Senate passes bill to cap rates on small loans
By WALTER RUBEL/ Southern New Mexico Journalism Collaborative
LAS CRUCES, N.M. — Legislation to set a 36 percent annual percentage rate cap on small loans passed the New Mexico Senate on a 25–14 vote Tuesday, March 2, following a debate in which both supporters and opponents of the bill claimed to be on the side of the poor.
“Predatory loans harm families and push people into poverty,” said Sen. Bill Soules, D-Las Cruces, sponsor of Senate Bill 66. “They prey on people on the margins and they weaken the foundations of strong communities.”
“You don’t understand how the world really works,” Sen. George Muñoz, D-Gallup, shot back.
“People need to realize what happens in the real world when you run out of money,” said Muñoz, who owns a construction company. “You’ve got your paycheck. You may not have made your utility bill. You may need your copay to go into the emergency room. These are the realities of life. So where are they going to go?
“The bank ain’t going to make you a loan for under $5,000,” Muñoz said. “The credit unions won’t make you a loan. So where are they going to get these loans?”
Sen. Cliff Pirtle, R-Roswell, offered his own answer to that question. “These people are going to find loans somewhere, and there are going to be a lot of broken thumbs,” he predicted.
Soules responded that the 36 percent rate is in place in other states, and is required when lending to members of the military regardless of what state they are in. And those moves have not been accompanied by a rash of suspicious thumb injuries.

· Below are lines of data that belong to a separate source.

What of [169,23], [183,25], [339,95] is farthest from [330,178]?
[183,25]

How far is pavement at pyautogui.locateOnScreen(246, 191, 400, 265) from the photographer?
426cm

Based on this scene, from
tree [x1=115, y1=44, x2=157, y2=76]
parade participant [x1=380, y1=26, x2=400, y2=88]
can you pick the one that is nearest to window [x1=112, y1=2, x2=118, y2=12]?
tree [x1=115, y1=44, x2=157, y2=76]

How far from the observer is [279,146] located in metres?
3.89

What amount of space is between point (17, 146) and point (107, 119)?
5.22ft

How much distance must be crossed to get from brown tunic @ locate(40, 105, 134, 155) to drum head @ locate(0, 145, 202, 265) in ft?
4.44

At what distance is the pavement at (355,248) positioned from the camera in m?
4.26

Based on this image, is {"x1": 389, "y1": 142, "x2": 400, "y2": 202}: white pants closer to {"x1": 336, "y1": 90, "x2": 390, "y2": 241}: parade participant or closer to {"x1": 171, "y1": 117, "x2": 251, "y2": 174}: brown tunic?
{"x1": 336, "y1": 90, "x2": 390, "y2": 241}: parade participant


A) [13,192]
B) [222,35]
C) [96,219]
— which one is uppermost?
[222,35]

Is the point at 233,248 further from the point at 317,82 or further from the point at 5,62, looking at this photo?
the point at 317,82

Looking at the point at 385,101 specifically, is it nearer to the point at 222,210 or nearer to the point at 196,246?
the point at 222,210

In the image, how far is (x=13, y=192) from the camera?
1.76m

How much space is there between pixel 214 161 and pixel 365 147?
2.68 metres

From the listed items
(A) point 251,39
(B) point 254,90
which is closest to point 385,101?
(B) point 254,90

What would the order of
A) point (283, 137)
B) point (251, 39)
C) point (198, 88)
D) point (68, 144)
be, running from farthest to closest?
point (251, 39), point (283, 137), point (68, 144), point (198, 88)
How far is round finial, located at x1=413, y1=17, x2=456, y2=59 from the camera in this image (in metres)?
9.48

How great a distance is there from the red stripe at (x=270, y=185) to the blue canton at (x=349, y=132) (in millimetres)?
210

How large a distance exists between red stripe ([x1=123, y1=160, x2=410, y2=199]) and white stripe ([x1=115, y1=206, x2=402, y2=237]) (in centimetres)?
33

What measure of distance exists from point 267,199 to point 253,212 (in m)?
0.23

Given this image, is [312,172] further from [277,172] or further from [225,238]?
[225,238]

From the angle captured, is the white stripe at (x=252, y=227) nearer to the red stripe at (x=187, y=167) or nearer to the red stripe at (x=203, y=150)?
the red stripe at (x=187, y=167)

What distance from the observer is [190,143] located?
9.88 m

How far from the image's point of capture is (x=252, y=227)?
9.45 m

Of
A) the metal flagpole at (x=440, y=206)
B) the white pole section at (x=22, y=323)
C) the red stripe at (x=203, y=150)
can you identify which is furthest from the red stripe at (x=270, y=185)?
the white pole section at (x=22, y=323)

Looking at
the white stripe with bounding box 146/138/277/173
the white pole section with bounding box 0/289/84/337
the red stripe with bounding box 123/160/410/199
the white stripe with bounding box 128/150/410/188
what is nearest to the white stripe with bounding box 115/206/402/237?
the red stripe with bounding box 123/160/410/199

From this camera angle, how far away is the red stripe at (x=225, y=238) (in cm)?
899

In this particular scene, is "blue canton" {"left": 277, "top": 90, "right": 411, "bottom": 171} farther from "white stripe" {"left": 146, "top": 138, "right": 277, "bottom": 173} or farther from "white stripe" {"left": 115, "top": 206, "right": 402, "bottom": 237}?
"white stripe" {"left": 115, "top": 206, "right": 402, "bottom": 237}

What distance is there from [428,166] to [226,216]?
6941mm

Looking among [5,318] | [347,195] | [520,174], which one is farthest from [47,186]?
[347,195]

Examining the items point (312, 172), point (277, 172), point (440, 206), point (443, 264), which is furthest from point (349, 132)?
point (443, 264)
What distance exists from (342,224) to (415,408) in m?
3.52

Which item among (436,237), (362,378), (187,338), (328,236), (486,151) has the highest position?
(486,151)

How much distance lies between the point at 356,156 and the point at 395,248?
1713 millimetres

This year’s bill follows legislation in 2017 that eliminated payday loans by requiring a term of at least 120 days and set the APR at 175 percent. During committee hearings on the bill, opponents said the 175 percent rate was never intended to be permanent. They called for lawmakers to wait for the completion of a study expected later this year before finalizing rates.
Soules said he couldn’t wait. He said a lot of the calls he has received on the bill are from people who think 36 percent is still too high.
There was a lot of discussion during the debate about the difference between APR, which is an annual rate that includes both interest and fees, and simple interest. Any statement that the interest rate has been at 175 percent and would be lowered to 36 percent is not accurate, said Senate Minority Leader Greg Baca, R-Rio Rancho.
“APR includes all fees associated with the loan. On a larger loan, that doesn’t make much difference,” he said. But on small loans the fees and interest combined would not be enough to stay in business.
“If a lender cannot make money originating these smaller loans, they simply will not make the loans,” Baca said.
Sen. Gerald Ortiz y Pino, D-Albuquerque, disputed that. He said credit unions have stepped forward to offer their services and said the claims that companies will go out of business should not be believed.
“We’re told they could not possibly survive with a 36 percent cap, and yet 42 states have caps, and many of them are at 36 percent. The median is 31 percent,” he said “This is baloney that we’re being sold here on the floor when we’re told this will leave poor people without any access to obtaining loans. If 41 other states with caps can do it, New Mexico can do it.”
The bill passed with one Republican vote coming from Sen. Gregg Schmedes, R-Tijeras. “This is not the type of lending I want to see flourishing in the state,” he said.
Soules said he is confident as the bill now moves to the House.
“I think it’s got pretty good support,” he said. “We got one Republican vote for it, and that’s always helpful.”
He said that if passed, this bill, along with the one in 2017, would finally resolve a problem that has plagued New Mexico for years.